-------- INFORMATION PROVIDED
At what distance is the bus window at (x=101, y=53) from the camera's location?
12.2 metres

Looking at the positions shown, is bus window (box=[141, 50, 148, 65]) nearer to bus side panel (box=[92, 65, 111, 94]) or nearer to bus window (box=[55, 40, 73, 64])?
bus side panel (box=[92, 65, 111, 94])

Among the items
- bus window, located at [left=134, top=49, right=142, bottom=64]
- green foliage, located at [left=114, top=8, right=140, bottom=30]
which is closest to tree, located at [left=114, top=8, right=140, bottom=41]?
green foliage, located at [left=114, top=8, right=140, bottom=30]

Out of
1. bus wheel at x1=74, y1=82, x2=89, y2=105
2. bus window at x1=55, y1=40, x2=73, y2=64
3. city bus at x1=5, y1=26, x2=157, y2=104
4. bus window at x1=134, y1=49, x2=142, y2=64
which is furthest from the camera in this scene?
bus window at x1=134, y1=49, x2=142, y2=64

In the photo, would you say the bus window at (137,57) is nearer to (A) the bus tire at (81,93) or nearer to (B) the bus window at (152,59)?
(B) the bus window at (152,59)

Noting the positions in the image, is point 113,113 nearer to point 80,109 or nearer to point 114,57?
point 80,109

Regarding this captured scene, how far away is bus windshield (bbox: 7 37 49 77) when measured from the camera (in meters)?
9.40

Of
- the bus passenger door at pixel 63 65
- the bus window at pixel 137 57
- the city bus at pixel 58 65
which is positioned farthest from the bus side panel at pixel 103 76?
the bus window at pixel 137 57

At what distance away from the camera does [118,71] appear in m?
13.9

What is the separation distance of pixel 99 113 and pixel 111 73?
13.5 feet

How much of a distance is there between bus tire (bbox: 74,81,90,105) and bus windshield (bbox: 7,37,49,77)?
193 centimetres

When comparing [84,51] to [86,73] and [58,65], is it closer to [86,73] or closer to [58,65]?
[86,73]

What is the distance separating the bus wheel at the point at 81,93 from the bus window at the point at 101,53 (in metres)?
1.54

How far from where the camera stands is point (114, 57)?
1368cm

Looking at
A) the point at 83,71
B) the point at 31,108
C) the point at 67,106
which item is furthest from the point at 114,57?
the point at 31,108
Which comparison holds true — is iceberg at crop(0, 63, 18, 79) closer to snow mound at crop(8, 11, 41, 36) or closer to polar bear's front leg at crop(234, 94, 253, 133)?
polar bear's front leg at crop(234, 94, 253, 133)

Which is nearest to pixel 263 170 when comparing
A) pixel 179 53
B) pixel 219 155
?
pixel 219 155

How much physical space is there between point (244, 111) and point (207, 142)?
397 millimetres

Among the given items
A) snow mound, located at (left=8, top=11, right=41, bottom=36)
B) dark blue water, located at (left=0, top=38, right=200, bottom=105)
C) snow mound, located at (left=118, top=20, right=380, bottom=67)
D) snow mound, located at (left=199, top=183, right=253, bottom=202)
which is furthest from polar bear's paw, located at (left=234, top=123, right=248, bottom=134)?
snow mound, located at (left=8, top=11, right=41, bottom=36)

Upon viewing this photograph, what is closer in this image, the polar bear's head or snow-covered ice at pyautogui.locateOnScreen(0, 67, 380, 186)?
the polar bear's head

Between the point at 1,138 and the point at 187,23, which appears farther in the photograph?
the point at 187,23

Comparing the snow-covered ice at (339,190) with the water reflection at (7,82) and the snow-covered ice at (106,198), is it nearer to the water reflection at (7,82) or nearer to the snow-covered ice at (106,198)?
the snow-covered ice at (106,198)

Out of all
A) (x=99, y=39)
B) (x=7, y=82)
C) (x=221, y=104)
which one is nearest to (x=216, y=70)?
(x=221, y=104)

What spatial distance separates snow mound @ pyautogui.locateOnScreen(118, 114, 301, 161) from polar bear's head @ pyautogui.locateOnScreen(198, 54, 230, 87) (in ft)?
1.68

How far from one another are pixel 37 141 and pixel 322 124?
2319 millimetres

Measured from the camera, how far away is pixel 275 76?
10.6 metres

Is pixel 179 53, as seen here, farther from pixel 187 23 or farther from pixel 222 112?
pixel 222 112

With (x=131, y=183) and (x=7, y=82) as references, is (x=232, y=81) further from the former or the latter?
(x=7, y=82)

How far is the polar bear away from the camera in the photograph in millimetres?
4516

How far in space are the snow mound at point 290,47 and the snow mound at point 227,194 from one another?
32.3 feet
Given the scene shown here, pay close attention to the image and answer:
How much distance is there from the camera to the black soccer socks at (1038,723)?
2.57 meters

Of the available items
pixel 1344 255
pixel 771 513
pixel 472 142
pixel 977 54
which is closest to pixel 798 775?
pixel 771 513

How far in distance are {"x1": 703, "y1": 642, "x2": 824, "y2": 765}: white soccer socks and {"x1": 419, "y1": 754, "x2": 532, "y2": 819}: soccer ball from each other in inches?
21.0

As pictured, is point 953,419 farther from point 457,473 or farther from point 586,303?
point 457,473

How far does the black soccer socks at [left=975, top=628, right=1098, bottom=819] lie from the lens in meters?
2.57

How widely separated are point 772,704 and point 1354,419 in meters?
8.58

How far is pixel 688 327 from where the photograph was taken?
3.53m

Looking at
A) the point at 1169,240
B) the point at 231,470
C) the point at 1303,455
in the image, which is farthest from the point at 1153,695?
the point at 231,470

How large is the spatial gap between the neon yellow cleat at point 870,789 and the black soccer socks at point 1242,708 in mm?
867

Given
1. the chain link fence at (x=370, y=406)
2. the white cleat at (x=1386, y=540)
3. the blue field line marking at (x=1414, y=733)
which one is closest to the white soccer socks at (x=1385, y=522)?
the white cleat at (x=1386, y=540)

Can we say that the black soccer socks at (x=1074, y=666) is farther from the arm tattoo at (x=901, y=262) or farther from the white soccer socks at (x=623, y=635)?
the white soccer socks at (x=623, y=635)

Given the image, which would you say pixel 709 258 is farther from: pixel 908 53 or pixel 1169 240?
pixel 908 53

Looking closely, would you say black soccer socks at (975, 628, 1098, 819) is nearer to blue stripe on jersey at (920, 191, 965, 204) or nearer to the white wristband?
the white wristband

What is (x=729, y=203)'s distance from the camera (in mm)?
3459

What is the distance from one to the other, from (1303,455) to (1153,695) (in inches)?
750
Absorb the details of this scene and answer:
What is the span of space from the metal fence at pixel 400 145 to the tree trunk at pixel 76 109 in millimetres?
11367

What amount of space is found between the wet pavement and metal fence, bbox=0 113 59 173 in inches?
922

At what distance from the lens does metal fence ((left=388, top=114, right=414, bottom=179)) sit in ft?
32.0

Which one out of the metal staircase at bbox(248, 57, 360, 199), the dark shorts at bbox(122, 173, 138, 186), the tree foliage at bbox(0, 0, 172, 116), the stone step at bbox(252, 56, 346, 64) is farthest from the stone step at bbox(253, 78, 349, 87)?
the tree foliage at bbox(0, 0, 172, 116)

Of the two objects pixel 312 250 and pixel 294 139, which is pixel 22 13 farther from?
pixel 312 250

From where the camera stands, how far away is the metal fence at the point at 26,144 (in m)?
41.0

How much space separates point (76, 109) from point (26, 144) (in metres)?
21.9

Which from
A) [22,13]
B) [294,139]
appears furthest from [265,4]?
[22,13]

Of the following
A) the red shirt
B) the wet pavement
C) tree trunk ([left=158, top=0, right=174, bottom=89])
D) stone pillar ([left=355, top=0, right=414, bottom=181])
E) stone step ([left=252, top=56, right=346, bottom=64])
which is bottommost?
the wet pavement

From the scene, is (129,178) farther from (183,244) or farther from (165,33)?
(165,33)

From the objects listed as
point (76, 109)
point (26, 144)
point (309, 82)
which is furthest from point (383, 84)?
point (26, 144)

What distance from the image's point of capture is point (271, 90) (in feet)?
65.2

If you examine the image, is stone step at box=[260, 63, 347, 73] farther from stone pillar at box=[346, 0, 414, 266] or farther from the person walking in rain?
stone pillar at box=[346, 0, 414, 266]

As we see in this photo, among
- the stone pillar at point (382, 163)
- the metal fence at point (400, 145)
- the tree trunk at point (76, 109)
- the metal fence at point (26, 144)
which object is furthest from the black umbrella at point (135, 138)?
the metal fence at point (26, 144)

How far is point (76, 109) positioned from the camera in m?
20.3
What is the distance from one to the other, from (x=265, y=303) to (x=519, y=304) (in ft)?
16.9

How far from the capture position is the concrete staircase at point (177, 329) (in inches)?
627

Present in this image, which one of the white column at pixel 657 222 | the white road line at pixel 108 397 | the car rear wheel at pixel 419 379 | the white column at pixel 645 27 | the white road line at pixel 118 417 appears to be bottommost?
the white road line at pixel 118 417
----------------
- _OBJECTIVE_: Your answer should consist only of the lines from the one with "How far is point" through the end of the data above, reproduced exactly.

- _EXERCISE SOLUTION_:
How far is point (76, 109) positioned from the camera in m?
20.3
What is the distance from one to the other, from (x=265, y=303) to (x=519, y=304) (in ft)?
16.9

How far from the capture position is the concrete staircase at point (177, 329) (in inches)?
627

Present in this image, which one of the white column at pixel 657 222 | the white road line at pixel 108 397 | the car rear wheel at pixel 419 379 | the white column at pixel 645 27 | the white road line at pixel 118 417 appears to be bottommost?
the white road line at pixel 118 417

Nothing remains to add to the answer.